The datasets root directory specified by default (and in the config file above) is /media/raid/cboyle/datasets
. This directory contains the metadata (COCO format json files contianing annotations and file listings) for the datasets. The dataset name is the name of these metadata json files without the extension.
For example, if you annotated images of polystyrene spheres, downloaded the json file, named it poly_spheres.json
and then placed it in /media/raid/cboyle/datasets/poly_spheres.json
: you would specify the dataset with the name poly_spheres
in the config file.
The SOLVER
config node contains a few very important parameters. MAX_ITERS
is roughly equivalent to number of epochs and defines how long training proceeds. CHECKPOINT_PERIOD
sets how long to wait between checkpointing the model (i.e. saving the model to disk). The training learning rate is not fixed - it is set by a scheduler. This scheduler starts at a particular learning rate and then decays it in steps. The steps are specified in STEPS
as iteration numbers. The step values are powers of a parameter GAMMA
(left to default value of 0.1 in the above config). Before the scheduler kicks in, the learning rate is dropped linearly for a number of iterations given by WARMUP_ITERS
.
There are many more SOLVER
paramets given in detectron, I just picked out some important ones here.
With the configuration set up, we only need to run it. We run an experiment using the run(...)
function from a python script.
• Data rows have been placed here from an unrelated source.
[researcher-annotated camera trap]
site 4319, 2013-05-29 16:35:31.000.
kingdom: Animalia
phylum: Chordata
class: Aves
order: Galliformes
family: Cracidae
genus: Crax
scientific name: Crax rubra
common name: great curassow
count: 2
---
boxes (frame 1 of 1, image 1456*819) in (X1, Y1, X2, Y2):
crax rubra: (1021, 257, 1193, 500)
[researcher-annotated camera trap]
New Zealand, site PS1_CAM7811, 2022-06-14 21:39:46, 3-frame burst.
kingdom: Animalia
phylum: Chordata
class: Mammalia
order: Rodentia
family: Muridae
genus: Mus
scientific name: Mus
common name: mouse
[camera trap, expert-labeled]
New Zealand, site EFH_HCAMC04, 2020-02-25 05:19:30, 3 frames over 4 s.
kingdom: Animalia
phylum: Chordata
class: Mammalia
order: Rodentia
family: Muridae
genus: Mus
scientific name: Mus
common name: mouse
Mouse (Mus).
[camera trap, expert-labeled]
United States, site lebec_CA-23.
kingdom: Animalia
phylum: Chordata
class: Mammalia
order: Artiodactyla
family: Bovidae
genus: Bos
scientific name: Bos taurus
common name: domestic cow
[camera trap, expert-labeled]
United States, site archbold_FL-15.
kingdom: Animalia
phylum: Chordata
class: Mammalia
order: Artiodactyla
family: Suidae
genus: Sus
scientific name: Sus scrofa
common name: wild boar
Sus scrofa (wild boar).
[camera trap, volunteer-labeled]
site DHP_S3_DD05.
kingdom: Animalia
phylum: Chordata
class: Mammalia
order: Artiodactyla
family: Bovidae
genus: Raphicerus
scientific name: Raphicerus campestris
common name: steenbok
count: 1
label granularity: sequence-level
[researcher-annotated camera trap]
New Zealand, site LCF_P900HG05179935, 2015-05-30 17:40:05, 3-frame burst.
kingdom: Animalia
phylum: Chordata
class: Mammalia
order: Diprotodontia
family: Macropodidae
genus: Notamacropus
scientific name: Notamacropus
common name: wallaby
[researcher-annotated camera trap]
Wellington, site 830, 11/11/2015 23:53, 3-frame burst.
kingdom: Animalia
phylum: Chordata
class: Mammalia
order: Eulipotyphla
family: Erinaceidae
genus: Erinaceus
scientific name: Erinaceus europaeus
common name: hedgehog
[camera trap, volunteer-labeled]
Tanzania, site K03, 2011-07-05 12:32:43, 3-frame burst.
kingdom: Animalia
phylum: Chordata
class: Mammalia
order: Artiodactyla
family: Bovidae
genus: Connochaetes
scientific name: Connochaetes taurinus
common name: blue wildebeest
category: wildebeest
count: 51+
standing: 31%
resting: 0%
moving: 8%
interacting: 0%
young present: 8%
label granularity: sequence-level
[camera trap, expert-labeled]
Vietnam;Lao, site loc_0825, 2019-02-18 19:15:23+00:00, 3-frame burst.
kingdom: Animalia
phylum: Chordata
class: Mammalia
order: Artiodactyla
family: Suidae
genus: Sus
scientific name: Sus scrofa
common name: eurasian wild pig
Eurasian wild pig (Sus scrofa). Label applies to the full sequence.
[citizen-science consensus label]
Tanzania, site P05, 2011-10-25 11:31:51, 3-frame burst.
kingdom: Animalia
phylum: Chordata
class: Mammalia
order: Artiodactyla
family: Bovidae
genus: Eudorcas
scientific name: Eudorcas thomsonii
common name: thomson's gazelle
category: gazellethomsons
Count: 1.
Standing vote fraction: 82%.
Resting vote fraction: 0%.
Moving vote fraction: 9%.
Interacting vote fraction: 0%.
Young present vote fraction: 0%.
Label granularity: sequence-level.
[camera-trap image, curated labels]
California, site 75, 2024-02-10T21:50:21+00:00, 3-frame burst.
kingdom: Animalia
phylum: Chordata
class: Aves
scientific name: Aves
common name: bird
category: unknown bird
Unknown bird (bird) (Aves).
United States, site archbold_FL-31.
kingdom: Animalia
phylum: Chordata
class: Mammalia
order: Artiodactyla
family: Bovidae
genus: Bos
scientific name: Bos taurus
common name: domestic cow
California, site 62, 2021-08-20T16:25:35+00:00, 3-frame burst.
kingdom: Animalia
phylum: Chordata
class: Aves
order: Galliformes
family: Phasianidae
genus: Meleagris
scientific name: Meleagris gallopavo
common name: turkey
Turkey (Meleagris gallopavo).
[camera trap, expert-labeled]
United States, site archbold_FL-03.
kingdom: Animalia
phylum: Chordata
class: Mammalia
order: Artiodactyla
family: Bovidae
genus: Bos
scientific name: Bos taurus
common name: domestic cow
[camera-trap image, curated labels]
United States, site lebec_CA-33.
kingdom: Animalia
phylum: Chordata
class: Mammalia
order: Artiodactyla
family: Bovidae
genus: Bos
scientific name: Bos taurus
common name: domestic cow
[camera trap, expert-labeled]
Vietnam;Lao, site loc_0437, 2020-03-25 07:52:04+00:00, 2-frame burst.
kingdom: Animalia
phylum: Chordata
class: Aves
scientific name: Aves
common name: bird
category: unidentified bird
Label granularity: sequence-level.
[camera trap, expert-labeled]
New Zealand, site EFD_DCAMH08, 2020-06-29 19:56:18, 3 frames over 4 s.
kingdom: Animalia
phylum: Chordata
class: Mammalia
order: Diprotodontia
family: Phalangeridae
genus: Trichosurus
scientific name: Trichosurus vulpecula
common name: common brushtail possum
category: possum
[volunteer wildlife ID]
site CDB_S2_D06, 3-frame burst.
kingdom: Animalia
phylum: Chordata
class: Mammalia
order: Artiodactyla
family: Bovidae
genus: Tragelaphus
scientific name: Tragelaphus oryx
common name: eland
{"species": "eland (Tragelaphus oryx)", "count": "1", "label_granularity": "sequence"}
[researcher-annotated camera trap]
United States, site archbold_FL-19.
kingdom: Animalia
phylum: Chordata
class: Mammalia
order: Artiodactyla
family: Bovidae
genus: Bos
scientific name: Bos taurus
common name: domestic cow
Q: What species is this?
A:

I would create a new script for each experiment or set of experiments we want to undertake.
# run_polys.py
from dtron_cb import run
if __name__ == '__main__':
run('experiments/exp_polys.yaml')
The above reads in the config file specified and then runs that experiment. As it is a script, we're not limited to running one experiment at a time: we can run many, one after the other automatically. This is one of the great things about "in-silico" experimentation: runs can be automated.
# run_many_polys.py
from glob import glob
from dtron_cb import run
if __name__ == '__main__':
for fn in glob('experiments/exp_polys_*.yaml'):
run(fn)
The above will search for any file which matches the pattern "experiments/exp_polys_*.yaml" - where the asterisk can expand to anything (or to nothing).
By default, the training results will be put into a folder organised by date: training_results/YYYY-MM-DD_HH-MM-SS/*
. Contained in that results folder are the original config file, a note of the model structure, a json file containing the training metrics, some metadata in another json file (not very useful - config is better source of information) as well as some plots and (once a checkpoint has been reached) the saved model.